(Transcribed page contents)
########################################
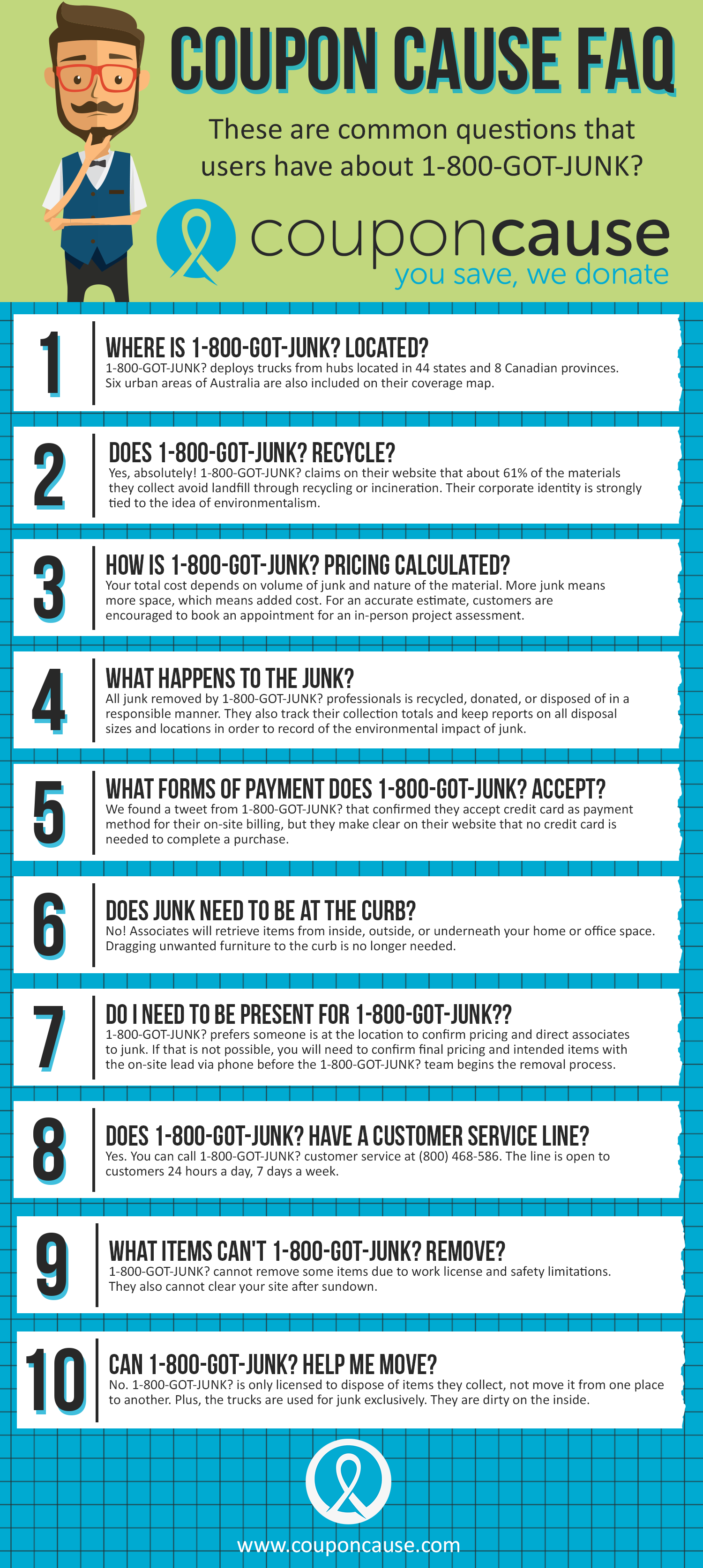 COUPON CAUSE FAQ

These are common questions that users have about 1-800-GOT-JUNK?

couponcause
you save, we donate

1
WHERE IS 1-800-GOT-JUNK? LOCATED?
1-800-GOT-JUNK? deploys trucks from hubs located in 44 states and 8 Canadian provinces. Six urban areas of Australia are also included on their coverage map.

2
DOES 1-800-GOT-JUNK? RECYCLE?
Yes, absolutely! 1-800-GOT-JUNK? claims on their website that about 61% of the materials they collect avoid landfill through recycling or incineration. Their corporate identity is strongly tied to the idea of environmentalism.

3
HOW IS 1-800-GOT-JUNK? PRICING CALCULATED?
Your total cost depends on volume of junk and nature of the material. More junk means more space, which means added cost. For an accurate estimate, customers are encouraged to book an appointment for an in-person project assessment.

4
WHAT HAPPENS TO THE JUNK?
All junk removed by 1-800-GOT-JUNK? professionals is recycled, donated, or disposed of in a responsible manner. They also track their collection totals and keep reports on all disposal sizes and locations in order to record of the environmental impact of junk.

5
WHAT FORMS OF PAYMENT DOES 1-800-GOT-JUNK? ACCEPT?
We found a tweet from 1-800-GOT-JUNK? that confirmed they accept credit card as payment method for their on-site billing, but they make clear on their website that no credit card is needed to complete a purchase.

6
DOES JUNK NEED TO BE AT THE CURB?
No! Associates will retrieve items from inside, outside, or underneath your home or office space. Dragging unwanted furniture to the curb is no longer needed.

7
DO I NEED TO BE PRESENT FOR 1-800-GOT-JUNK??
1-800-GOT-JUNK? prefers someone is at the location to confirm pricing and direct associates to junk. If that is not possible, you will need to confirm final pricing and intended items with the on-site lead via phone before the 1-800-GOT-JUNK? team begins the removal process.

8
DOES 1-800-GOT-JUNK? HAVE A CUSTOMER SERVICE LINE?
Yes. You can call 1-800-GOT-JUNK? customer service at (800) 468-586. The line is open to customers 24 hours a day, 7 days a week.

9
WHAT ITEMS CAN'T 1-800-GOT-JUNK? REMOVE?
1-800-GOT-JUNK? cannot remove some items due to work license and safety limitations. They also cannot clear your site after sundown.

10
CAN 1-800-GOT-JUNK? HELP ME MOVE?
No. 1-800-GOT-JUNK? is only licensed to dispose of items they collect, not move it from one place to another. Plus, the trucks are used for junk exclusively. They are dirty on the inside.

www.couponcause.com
########################################
Reproduce every record above exactly, but leave out the pictures.

ANSWER TO THIS EXERCISE:
 COUPON CAUSE FAQ

These are common questions that users have about 1-800-GOT-JUNK?

couponcause
you save, we donate

1
WHERE IS 1-800-GOT-JUNK? LOCATED?
1-800-GOT-JUNK? deploys trucks from hubs located in 44 states and 8 Canadian provinces. Six urban areas of Australia are also included on their coverage map.

2
DOES 1-800-GOT-JUNK? RECYCLE?
Yes, absolutely! 1-800-GOT-JUNK? claims on their website that about 61% of the materials they collect avoid landfill through recycling or incineration. Their corporate identity is strongly tied to the idea of environmentalism.

3
HOW IS 1-800-GOT-JUNK? PRICING CALCULATED?
Your total cost depends on volume of junk and nature of the material. More junk means more space, which means added cost. For an accurate estimate, customers are encouraged to book an appointment for an in-person project assessment.

4
WHAT HAPPENS TO THE JUNK?
All junk removed by 1-800-GOT-JUNK? professionals is recycled, donated, or disposed of in a responsible manner. They also track their collection totals and keep reports on all disposal sizes and locations in order to record of the environmental impact of junk.

5
WHAT FORMS OF PAYMENT DOES 1-800-GOT-JUNK? ACCEPT?
We found a tweet from 1-800-GOT-JUNK? that confirmed they accept credit card as payment method for their on-site billing, but they make clear on their website that no credit card is needed to complete a purchase.

6
DOES JUNK NEED TO BE AT THE CURB?
No! Associates will retrieve items from inside, outside, or underneath your home or office space. Dragging unwanted furniture to the curb is no longer needed.

7
DO I NEED TO BE PRESENT FOR 1-800-GOT-JUNK??
1-800-GOT-JUNK? prefers someone is at the location to confirm pricing and direct associates to junk. If that is not possible, you will need to confirm final pricing and intended items with the on-site lead via phone before the 1-800-GOT-JUNK? team begins the removal process.

8
DOES 1-800-GOT-JUNK? HAVE A CUSTOMER SERVICE LINE?
Yes. You can call 1-800-GOT-JUNK? customer service at (800) 468-586. The line is open to customers 24 hours a day, 7 days a week.

9
WHAT ITEMS CAN'T 1-800-GOT-JUNK? REMOVE?
1-800-GOT-JUNK? cannot remove some items due to work license and safety limitations. They also cannot clear your site after sundown.

10
CAN 1-800-GOT-JUNK? HELP ME MOVE?
No. 1-800-GOT-JUNK? is only licensed to dispose of items they collect, not move it from one place to another. Plus, the trucks are used for junk exclusively. They are dirty on the inside.

www.couponcause.com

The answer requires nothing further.